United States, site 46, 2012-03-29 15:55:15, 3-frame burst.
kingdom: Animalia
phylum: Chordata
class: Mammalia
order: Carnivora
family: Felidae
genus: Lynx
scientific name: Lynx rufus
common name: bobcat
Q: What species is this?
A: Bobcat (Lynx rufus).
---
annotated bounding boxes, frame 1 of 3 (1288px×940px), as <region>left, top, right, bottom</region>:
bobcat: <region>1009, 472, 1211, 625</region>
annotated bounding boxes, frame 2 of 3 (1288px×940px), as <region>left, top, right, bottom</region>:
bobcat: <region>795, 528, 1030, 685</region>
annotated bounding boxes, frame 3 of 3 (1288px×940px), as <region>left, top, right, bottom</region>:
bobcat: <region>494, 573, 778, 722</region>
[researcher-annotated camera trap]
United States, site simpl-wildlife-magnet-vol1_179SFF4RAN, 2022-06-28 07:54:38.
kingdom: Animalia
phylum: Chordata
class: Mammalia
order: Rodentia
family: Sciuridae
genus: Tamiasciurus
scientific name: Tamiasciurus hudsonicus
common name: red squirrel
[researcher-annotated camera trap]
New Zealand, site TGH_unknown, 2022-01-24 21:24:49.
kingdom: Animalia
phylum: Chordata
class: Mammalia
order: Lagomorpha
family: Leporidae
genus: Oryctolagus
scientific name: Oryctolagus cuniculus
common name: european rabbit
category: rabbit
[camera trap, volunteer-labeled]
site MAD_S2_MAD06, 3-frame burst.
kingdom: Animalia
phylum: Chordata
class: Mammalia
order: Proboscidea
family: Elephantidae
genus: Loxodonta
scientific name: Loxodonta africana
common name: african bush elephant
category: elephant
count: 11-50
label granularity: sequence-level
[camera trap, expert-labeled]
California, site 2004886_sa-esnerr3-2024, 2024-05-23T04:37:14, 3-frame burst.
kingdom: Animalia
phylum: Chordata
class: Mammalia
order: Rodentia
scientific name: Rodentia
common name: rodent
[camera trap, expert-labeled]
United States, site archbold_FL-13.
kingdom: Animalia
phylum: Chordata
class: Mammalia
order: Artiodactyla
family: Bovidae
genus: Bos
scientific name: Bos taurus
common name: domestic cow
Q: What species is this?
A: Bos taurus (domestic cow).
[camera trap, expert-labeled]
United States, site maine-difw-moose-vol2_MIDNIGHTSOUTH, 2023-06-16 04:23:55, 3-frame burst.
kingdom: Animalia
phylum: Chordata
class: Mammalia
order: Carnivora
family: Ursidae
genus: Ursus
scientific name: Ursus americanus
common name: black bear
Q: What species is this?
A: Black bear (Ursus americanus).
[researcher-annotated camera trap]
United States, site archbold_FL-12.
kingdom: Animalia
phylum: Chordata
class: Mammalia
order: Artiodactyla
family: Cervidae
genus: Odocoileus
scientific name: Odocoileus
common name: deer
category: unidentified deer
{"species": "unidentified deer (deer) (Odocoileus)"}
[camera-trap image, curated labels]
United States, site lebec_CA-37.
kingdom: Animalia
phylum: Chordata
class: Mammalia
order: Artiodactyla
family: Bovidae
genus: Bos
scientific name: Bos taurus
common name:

•••

__PROBLEM DESCRIPTION__: From the data, list each line in which the string "family" appears.

__EXERCISE SOLUTION__:
family: Felidae
family: Sciuridae
family: Leporidae
family: Elephantidae
family: Bovidae
family: Ursidae
family: Cervidae
family: Bovidae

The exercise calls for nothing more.